Job description

About the company

Reddit is a network of communities centered around shared interests, trust, and lively discussion. It hosts more than 100,000 active communities and serves about 126 million daily active unique visitors, making it one of the largest information platforms on the internet.

Role overview

The Site Experience SRE team works across infrastructure, product engineering, and user experience to keep Reddit’s web, mobile, API, feed, media delivery, and real-time systems fast, dependable, and resilient. As a Staff Site Reliability Engineer, you will own reliability programs for high-impact, user-facing systems at internet scale and collaborate closely with product and infrastructure teams to raise availability, latency, scalability, and operational maturity.

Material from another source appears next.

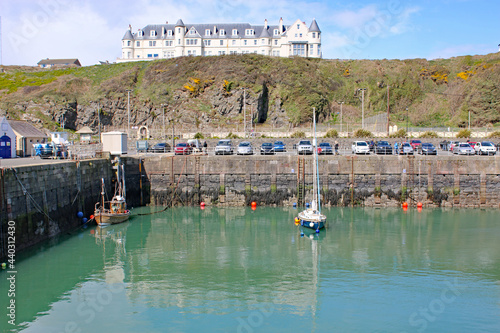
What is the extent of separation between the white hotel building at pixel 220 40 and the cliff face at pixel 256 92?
797cm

This is a senior technical leadership role for someone who enjoys solving deep distributed-systems problems, improving large-scale service reliability, and shaping engineering practices across the organization.

Key responsibilities

You will lead reliability engineering efforts for critical user experiences, design for scale, reduce operational risk, and build automation that improves deployment safety, incident handling, and remediation. You will also guide incident response, drive sustainable fixes through postmortems, define reliability standards, and mentor engineers to strengthen the company’s reliability culture.

What you will do

Own reliability engineering for core user-facing systems and services.
Improve performance and resilience across APIs, content delivery, feed generation, search, messaging, and real-time experiences.
Work with product and infrastructure teams to build systems that stay available and performant under very large global traffic.
Influence architectural choices around failover, redundancy, graceful degradation, traffic handling, and capacity planning.
Spot systemic risks and reliability constraints across services, dependencies, deployments, and infrastructure.
Create preventive strategies and engineering improvements that lower incident rates and improve overall service health.
Remove repetitive operations through tooling and automation.
Build guardrails and workflows that improve deployment safety, incident response, and remediation.
Lead major incident response efforts across engineering groups.
Run blameless postmortems, determine root causes, and ensure long-term corrective actions are delivered.
Set and promote standards for SLIs/SLOs, capacity management, release practices, and operational maturity.
Mentor engineers across SRE and software engineering teams and help raise the bar for operational excellence.

Requirements

At least 8 years of experience in Site Reliability Engineering, Infrastructure Engineering, or similar roles supporting large distributed systems.
Proven ability to collaborate well and influence technical direction across teams.
Hands-on experience supporting high-traffic production environments used by end users.
Strong understanding of distributed systems, networking, Linux, or cloud-native architecture.
Experience building highly available systems with strong operational practices.
Programming ability in Go, Python, or comparable languages.
Working knowledge of observability tooling such as metrics, logs, traces, and alerting.
Experience improving reliability using SLOs, automation, incident management, and performance tuning.
Ability to troubleshoot difficult issues across applications, infrastructure, networking, and services.

Preferred experience

Experience running systems at internet-scale traffic levels.
Background with Kubernetes, containers, cloud infrastructure, and modern deployment platforms.
Exposure to tools and systems such as Prometheus, Grafana, OpenTelemetry, Envoy, Kafka, ClickHouse, Cassandra, Redis, or similar technologies.
Experience with CDN tuning, edge reliability, traffic engineering, or global infrastructure.
Contributions to open-source software or participation in technical communities.
Experience leading major incident response and large-scale operational change initiatives.

Why this role stands out

You will help shape the reliability and performance of a major consumer platform used by millions every day, while tackling complex engineering challenges at massive scale and influencing the future of reliability engineering at Reddit.

Benefits

Global benefit programs designed to support different lifestyles, including workspace, professional development, and caregiving support.
Family planning support.
Gender-affirming care.
Mental health and coaching benefits.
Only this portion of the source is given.